Exercise 10: Thresholds and Metrics

The goal of this exercise is to practice with metrics of classifier performance.

Getting started

We’ll start today with an interactive activity.

Attacking discrimination with smarter machine learning

We’ll focus today on the one-group example; we’ll return to the part about blue vs orange groups later.

Explore

Spend about 10 minutes playing with the “Threshold Decision” demonstration. Discuss the following questions with your partner:

  1. What are the “scores”? What real-life concept does this capture? (Do you know your score?)

  2. Why might a bank want to use “score” to decide whether to grant a loan? (Why don’t banks grant all loan applications? Why do they ever grant loans?)

  3. What sort of predictions are being made here? What constitutes a “correct” prediction?

  4. Slowly sweep the threshold from 0 to 100. On scrap paper, sketch how Correct, True Positive Rate, and Positive Rate change as the threshold changes.

Implement

Now let’s implement those metrics ourselves to check our understanding.

We’ve made a dataset that approximately mimics the dataset from the article. Download people_onegroup.csv and put it in your data folder.

import pandas as pd
import numpy as np
import plotly.express as px
import plotly.io as pio
pio.templates.default = "plotly_white"
people = pd.read_csv("data/people_onegroup.csv")
people
score repay
0 37 True
1 39 True
2 41 True
3 43 True
4 44 True
... ... ...
193 56 False
194 58 False
195 59 False
196 61 False
197 63 False

198 rows × 2 columns

<class 'pandas.core.frame.DataFrame'>
RangeIndex: 198 entries, 0 to 197
Data columns (total 2 columns):
 #   Column  Non-Null Count  Dtype
---  ------  --------------  -----
 0   score   198 non-null    int64
 1   repay   198 non-null    bool 
dtypes: bool(1), int64(1)
memory usage: 1.9 KB

The article includes dotplots of the people. We can approximate that using a histogram.

px.histogram(people, x="score", color="repay", nbins=100)

Part 1: EDA

Part 1a: Counts

How many people repayed? What fraction of them did?

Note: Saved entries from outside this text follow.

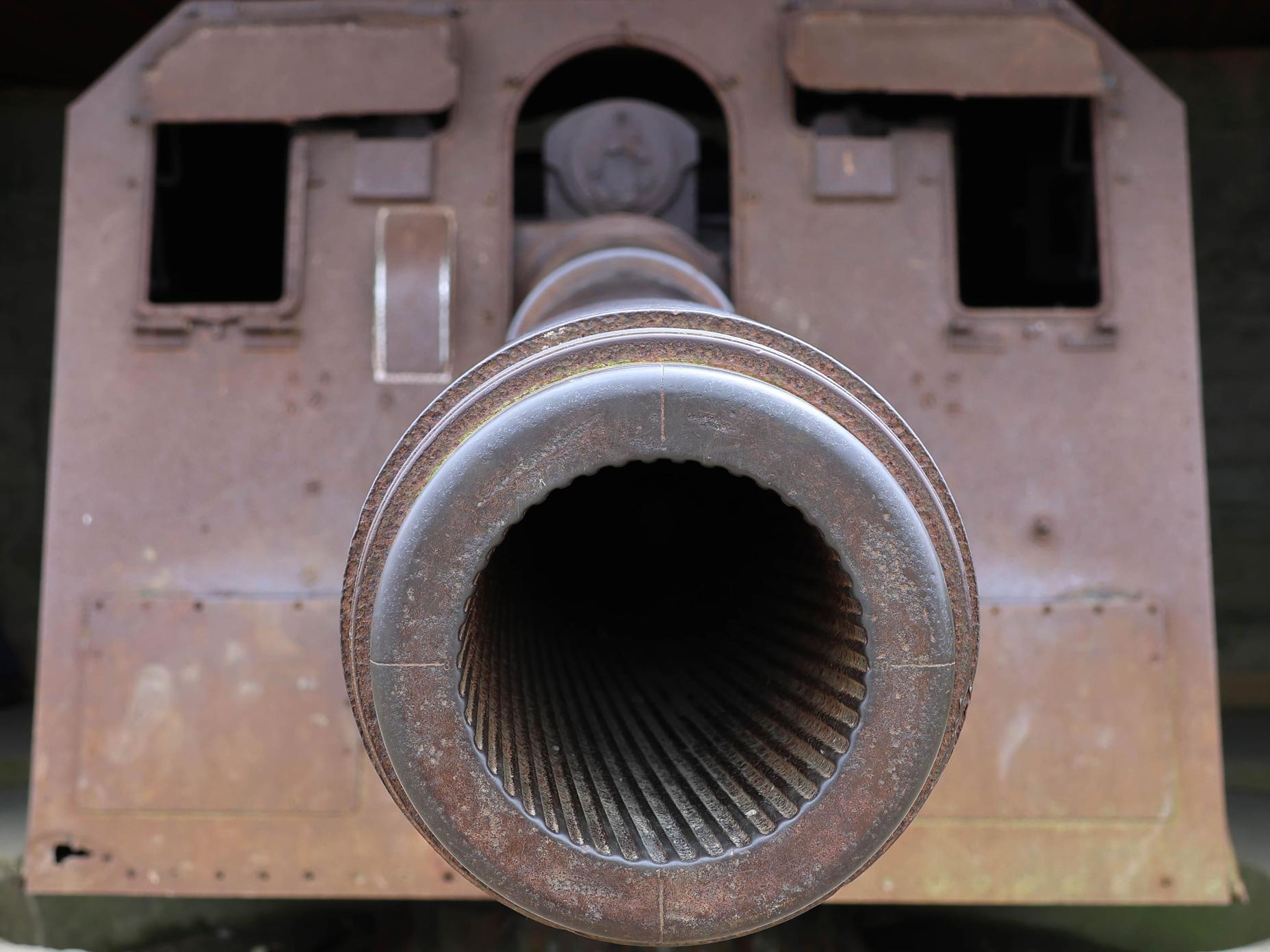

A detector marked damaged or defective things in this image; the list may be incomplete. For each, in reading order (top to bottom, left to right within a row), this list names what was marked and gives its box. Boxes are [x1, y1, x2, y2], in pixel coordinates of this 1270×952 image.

rusty steel surface [343, 309, 975, 944]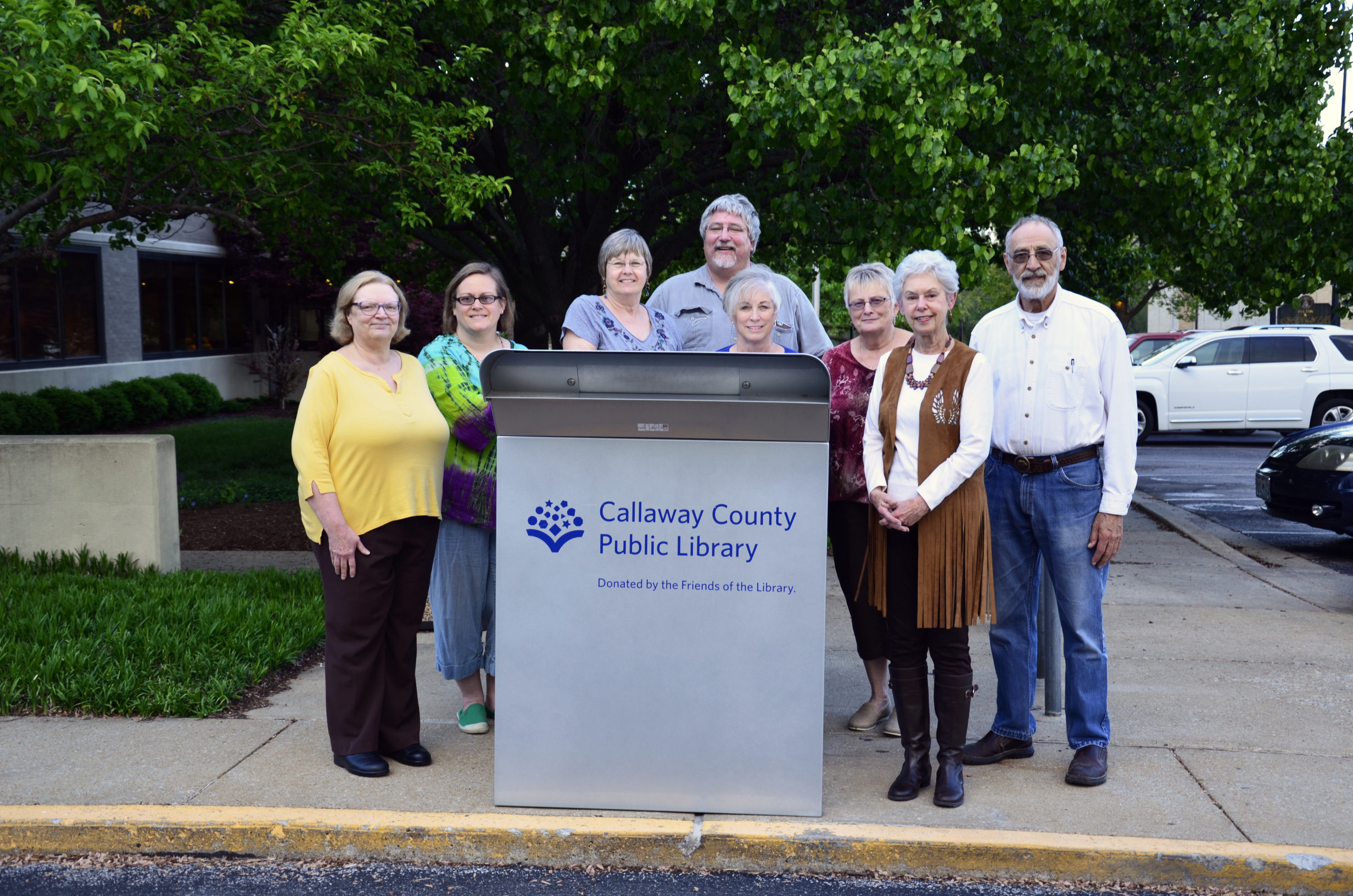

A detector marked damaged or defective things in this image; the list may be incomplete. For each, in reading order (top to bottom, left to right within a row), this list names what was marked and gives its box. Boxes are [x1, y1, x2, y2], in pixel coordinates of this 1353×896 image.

sidewalk crack [185, 725, 293, 807]
sidewalk crack [1174, 747, 1244, 844]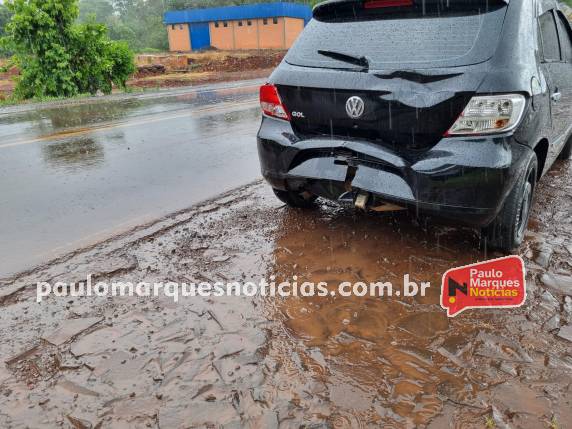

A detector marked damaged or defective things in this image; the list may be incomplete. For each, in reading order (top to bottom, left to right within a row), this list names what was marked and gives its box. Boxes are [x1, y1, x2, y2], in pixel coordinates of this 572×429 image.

damaged rear bumper [256, 115, 536, 226]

Try doing this in two ways. First, use the usual grouping and counting pattern, but add a column for the fraction of people in each group. (Divide the size column by the total number of people in the dataset)

repay size fraction
0 False 99 0.5
1 True 99 0.5

Alternative way: think about what this does:

people['repay'].sum()
99

What if we changed .sum to .mean? (I call this the “sum-as-count pattern”.)

Part 1b: Mean scores

What was the mean score for people who repayed? What was the mean score for people who didn’t?

repay score
0 False 40.010101
1 True 60.000000

Part 2: Thresholds

  1. On the website, pick a threshold that results in all 4 colors being visible; it’s especially visible in the Positive Rate pie.
  2. Assign that threshold to a variable in your qmd.
  3. Add a new column, granted, to the people dataframe that indicates if the bank grants the loan. Like the website, grant a loan if the score exceeds the threshold.
  4. How many loans were granted?

Here’s an example for a threshold of 64.

score repay granted
0 37 True False
1 39 True False
2 41 True False
3 43 True False
4 44 True False

Part 3: Metrics

We’ll start by making a confusion matrix for the classifier. You’ll find the following helpful (again, I’m showing the result for a threshold of 64):

crosstab = pd.crosstab(people['granted'], people['repay'])
crosstab
repay False True
granted
False 99 67
True 0 32

Now pull out which is which:

(a, b), (c, d) = crosstab.values
print(f"a: {a}, b: {b}, c: {c}, d: {d}")
a: 99, b: 67, c: 0, d: 32

In your document, replace a, b, c, and d with names like false_positive and true_negative (or fp and tn).

  1. Compute and show the Positive Rate, the True Positive Rate, and Correctness. Check all of your results against the webapp; the numbers should be close although they may differ slightly because the data was not constructed identically (and because the webapp doesn’t show the full precision of the threshold or the metrics).
Positive Rate: 0.162
True Positive Rate: 0.323
Correctness: 0.662
  1. Compute and show the precision and recall of this classifier at the threshold you’ve selected.

Part 4: Trade-offs

Adjust the threshold to maximize the Correct rate. What is the True Positive Rate then?

What trade-off do we have to make if we want to maximize True Positive Rate instead?

Give specific examples of thresholds that achieve these objectives.